» **Description of the task**:
With the pictures left out, return exactly the lines from the one containing "What distance intervenes" through the end of the listing below.
------------------------------
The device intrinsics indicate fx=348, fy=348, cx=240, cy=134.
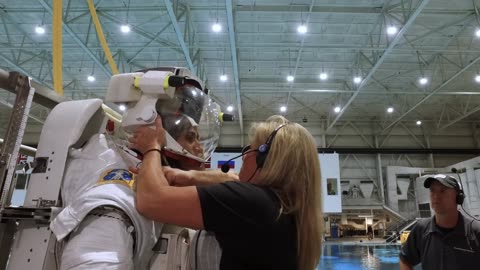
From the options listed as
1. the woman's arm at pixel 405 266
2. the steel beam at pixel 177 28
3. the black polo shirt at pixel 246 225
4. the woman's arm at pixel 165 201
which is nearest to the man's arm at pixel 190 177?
the woman's arm at pixel 165 201

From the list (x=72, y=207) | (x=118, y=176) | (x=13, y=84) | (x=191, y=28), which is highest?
(x=191, y=28)

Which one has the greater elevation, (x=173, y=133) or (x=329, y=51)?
(x=329, y=51)

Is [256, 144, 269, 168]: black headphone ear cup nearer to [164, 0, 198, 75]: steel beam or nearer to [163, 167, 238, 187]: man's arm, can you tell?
[163, 167, 238, 187]: man's arm

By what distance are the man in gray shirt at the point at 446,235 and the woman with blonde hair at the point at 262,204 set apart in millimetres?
1672

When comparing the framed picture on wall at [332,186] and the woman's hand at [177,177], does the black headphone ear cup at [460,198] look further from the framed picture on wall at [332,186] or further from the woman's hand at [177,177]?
the framed picture on wall at [332,186]

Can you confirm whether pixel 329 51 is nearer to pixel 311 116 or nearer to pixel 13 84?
pixel 311 116

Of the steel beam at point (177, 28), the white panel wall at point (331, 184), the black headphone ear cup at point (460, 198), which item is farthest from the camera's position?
the white panel wall at point (331, 184)

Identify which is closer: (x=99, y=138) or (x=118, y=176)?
(x=118, y=176)

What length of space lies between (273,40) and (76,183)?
10442 mm

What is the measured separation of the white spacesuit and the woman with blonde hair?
0.07 m

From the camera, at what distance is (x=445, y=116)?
18.6m

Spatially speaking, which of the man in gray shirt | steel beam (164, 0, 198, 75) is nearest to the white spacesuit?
the man in gray shirt

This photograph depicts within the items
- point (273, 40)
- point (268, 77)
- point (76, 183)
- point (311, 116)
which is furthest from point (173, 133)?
point (311, 116)

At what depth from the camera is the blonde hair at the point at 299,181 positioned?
3.59 ft
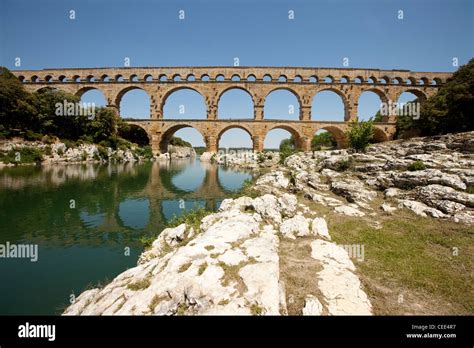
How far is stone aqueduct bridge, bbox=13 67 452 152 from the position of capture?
138ft

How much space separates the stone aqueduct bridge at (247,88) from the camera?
41969 mm

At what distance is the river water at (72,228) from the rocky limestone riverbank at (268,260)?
1.31 m

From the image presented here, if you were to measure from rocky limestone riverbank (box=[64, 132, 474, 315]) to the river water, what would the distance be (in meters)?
1.31

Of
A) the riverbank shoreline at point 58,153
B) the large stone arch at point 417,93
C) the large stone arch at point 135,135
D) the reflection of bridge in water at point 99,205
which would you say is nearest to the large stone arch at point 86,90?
the large stone arch at point 135,135

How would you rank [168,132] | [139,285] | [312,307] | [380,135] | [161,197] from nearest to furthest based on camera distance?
1. [312,307]
2. [139,285]
3. [161,197]
4. [380,135]
5. [168,132]

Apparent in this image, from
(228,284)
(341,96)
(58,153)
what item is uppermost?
(341,96)

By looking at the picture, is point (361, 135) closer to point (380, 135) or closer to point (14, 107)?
point (380, 135)

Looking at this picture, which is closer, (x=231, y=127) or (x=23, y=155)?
(x=23, y=155)

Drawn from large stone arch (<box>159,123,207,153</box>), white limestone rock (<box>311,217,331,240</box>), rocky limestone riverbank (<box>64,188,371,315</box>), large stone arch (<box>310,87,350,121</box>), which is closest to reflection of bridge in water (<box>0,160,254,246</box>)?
rocky limestone riverbank (<box>64,188,371,315</box>)

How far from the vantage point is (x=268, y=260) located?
498 cm

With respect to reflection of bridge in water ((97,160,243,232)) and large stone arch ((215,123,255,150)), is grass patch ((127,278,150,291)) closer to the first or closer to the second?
reflection of bridge in water ((97,160,243,232))

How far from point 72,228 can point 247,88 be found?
39.4 metres

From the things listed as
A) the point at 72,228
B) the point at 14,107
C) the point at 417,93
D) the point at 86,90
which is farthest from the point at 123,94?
the point at 417,93
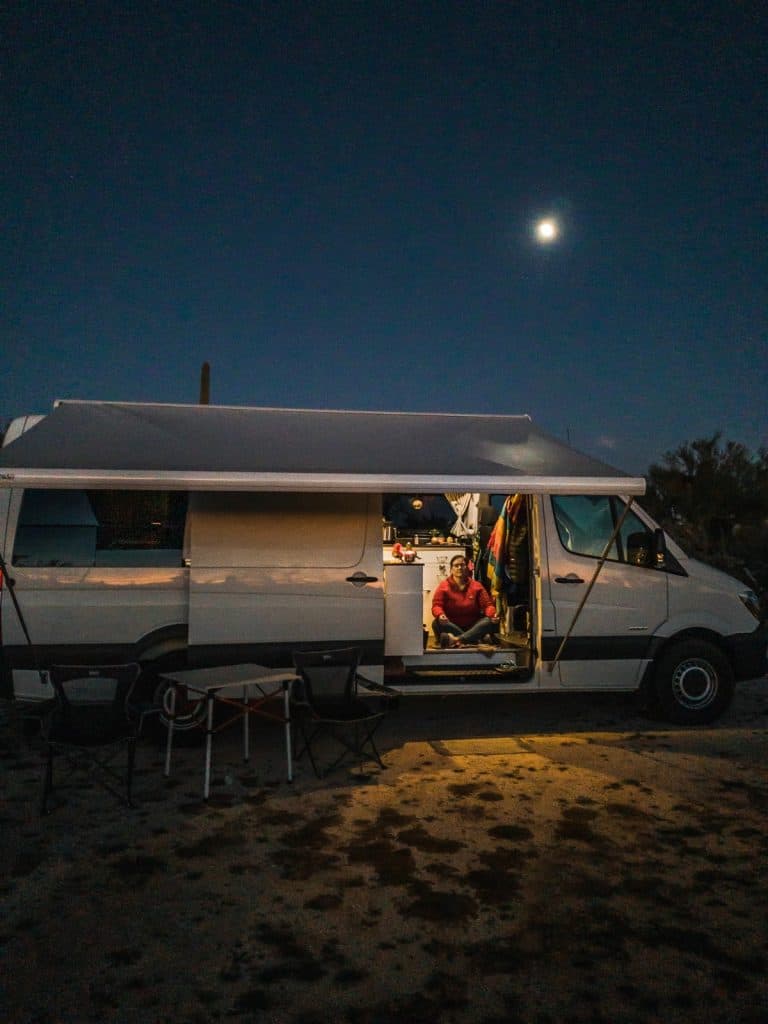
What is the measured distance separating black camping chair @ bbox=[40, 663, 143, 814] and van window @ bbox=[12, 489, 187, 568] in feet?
3.69

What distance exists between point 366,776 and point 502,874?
5.26 feet

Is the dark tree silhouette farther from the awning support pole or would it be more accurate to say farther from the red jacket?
the awning support pole

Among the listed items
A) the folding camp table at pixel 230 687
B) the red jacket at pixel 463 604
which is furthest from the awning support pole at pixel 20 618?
the red jacket at pixel 463 604

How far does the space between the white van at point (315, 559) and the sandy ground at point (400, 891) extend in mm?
754

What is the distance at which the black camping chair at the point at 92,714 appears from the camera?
4.50 m

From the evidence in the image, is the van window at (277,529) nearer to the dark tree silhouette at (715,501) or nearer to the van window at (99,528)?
the van window at (99,528)

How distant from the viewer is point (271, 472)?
5.20m

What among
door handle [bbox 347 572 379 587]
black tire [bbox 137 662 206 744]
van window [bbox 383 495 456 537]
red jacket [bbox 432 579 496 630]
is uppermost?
van window [bbox 383 495 456 537]

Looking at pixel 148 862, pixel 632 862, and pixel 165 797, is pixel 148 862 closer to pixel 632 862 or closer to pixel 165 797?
pixel 165 797

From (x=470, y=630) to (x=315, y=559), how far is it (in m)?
1.71

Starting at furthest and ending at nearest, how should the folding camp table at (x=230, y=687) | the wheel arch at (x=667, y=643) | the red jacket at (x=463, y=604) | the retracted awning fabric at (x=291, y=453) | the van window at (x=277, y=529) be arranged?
the red jacket at (x=463, y=604) → the wheel arch at (x=667, y=643) → the van window at (x=277, y=529) → the retracted awning fabric at (x=291, y=453) → the folding camp table at (x=230, y=687)

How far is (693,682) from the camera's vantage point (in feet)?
20.8

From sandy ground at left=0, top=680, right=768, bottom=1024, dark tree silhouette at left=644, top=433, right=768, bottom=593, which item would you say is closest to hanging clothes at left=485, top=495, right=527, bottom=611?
sandy ground at left=0, top=680, right=768, bottom=1024

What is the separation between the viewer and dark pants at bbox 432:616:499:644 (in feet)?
22.2
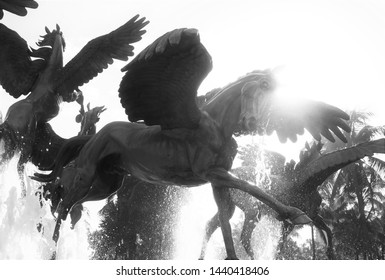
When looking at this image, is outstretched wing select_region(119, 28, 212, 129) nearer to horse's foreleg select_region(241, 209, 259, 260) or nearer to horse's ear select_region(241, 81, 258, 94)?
horse's ear select_region(241, 81, 258, 94)

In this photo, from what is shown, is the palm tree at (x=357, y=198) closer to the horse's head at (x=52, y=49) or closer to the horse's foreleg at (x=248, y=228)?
the horse's foreleg at (x=248, y=228)

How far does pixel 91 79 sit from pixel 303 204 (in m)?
9.75

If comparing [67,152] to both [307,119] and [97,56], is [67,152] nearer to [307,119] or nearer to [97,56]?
[97,56]

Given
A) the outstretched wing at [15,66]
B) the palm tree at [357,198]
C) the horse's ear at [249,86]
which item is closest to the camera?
the horse's ear at [249,86]

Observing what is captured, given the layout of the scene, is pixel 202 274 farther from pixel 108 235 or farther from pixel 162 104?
pixel 108 235

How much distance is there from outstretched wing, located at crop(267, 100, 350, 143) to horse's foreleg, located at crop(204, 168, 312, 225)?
1069 mm

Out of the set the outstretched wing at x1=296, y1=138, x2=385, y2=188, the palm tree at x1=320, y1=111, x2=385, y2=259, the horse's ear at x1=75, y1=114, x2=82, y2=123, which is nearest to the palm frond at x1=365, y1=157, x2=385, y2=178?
the palm tree at x1=320, y1=111, x2=385, y2=259

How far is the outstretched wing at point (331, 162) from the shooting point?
42.6 ft

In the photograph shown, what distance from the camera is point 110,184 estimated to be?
231 inches

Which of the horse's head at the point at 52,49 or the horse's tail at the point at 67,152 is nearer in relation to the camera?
the horse's tail at the point at 67,152

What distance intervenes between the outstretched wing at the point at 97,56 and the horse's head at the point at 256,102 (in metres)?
2.46

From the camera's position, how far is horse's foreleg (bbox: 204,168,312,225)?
4258 millimetres

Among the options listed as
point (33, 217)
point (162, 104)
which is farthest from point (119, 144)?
point (33, 217)

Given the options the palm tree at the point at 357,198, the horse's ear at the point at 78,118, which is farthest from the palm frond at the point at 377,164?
the horse's ear at the point at 78,118
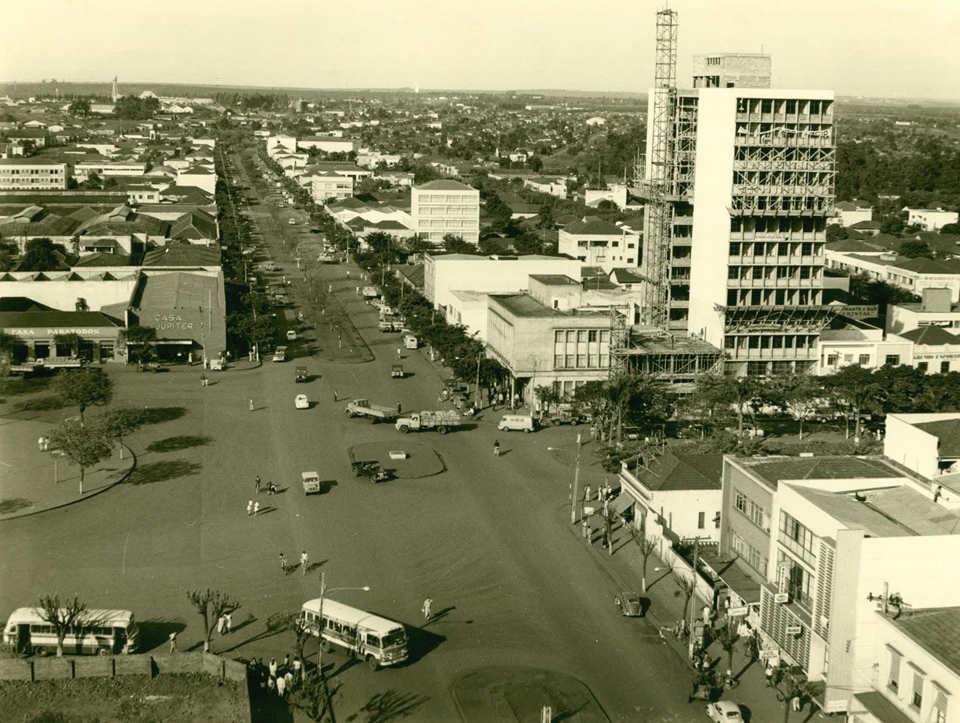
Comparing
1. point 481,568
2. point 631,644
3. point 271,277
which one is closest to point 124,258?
------------------------------
» **Solved exercise**:
What distance intervenes between the outstretched wing at the point at 97,56 and the horse's head at the point at 256,102 (in metres)?
2.46

From the camera's position, how far is horse's foreleg (bbox: 204,168,312,225)?
4258 millimetres

Among the options listed as
point (33, 217)
point (162, 104)
which is farthest from point (119, 144)?
point (33, 217)

Given the options the palm tree at the point at 357,198, the horse's ear at the point at 78,118, which is farthest from the palm frond at the point at 377,164?
the horse's ear at the point at 78,118
Comparing
1. point 481,568
2. point 631,644
3. point 271,277
which one is closest to point 124,258?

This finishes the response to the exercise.